Image-text web data
******************************
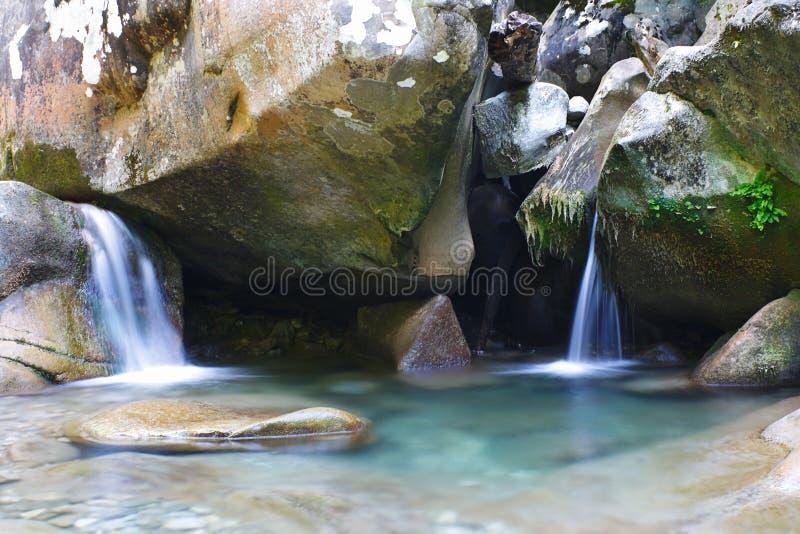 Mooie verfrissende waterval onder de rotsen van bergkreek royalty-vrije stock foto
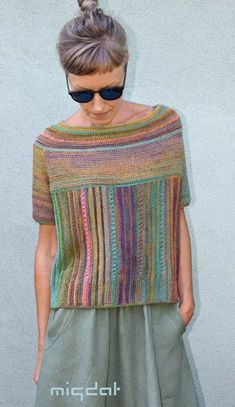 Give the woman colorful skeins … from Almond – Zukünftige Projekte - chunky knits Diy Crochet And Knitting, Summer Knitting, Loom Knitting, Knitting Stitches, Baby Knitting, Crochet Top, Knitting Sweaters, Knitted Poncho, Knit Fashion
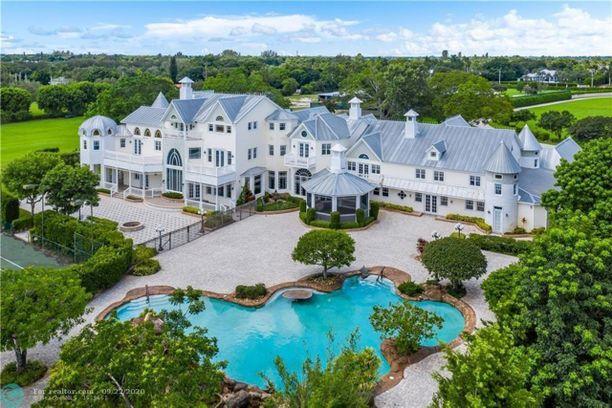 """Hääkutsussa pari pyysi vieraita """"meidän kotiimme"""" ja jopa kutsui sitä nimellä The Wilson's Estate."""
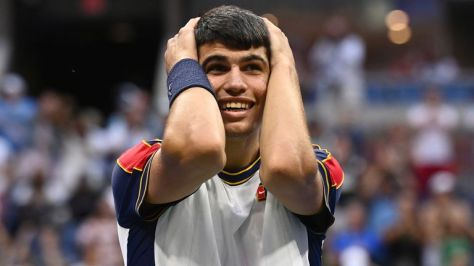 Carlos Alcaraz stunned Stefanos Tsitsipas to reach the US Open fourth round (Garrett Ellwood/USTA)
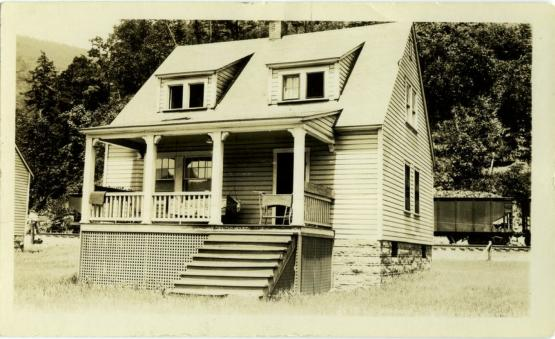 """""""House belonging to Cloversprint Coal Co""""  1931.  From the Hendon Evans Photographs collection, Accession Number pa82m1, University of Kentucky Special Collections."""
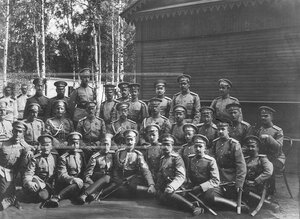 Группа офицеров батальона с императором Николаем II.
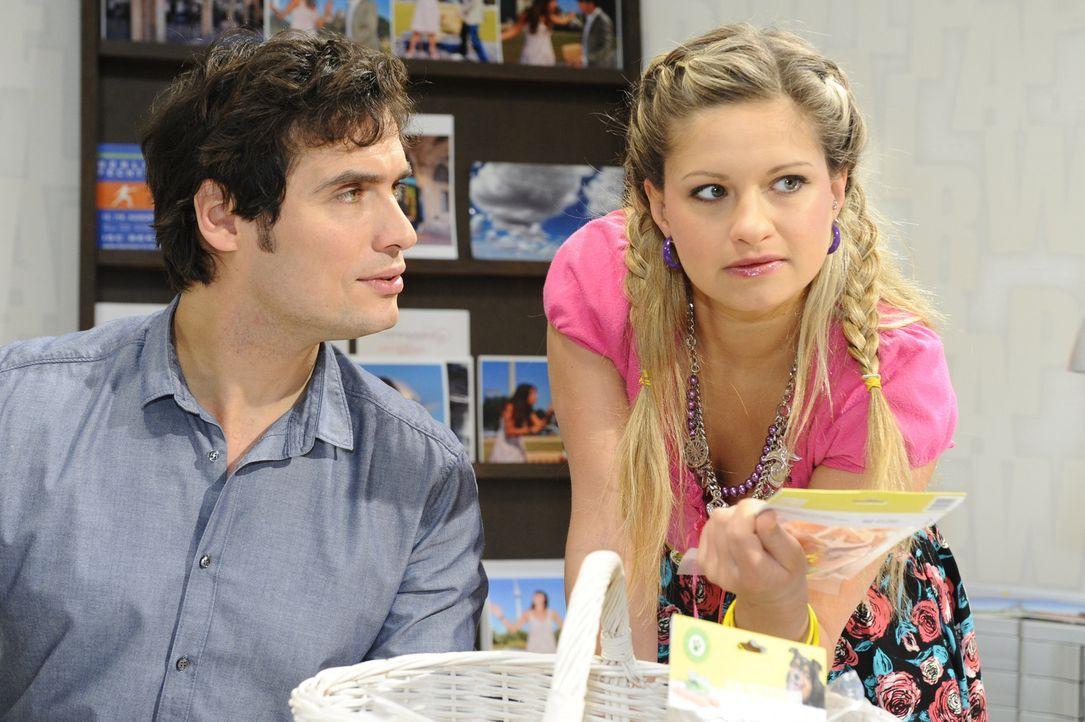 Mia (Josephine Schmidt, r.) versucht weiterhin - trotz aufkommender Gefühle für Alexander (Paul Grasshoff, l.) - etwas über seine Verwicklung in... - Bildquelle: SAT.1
******************************
Task description: Write out each entry above once more, exactly as written, and drop the pictures.

Exercise output:
 Mooie verfrissende waterval onder de rotsen van bergkreek royalty-vrije stock foto
 Give the woman colorful skeins … from Almond – Zukünftige Projekte - chunky knits Diy Crochet And Knitting, Summer Knitting, Loom Knitting, Knitting Stitches, Baby Knitting, Crochet Top, Knitting Sweaters, Knitted Poncho, Knit Fashion
 """Hääkutsussa pari pyysi vieraita """"meidän kotiimme"""" ja jopa kutsui sitä nimellä The Wilson's Estate."""
 Carlos Alcaraz stunned Stefanos Tsitsipas to reach the US Open fourth round (Garrett Ellwood/USTA)
 """""""House belonging to Cloversprint Coal Co""""  1931.  From the Hendon Evans Photographs collection, Accession Number pa82m1, University of Kentucky Special Collections."""
 Группа офицеров батальона с императором Николаем II.
 Mia (Josephine Schmidt, r.) versucht weiterhin - trotz aufkommender Gefühle für Alexander (Paul Grasshoff, l.) - etwas über seine Verwicklung in... - Bildquelle: SAT.1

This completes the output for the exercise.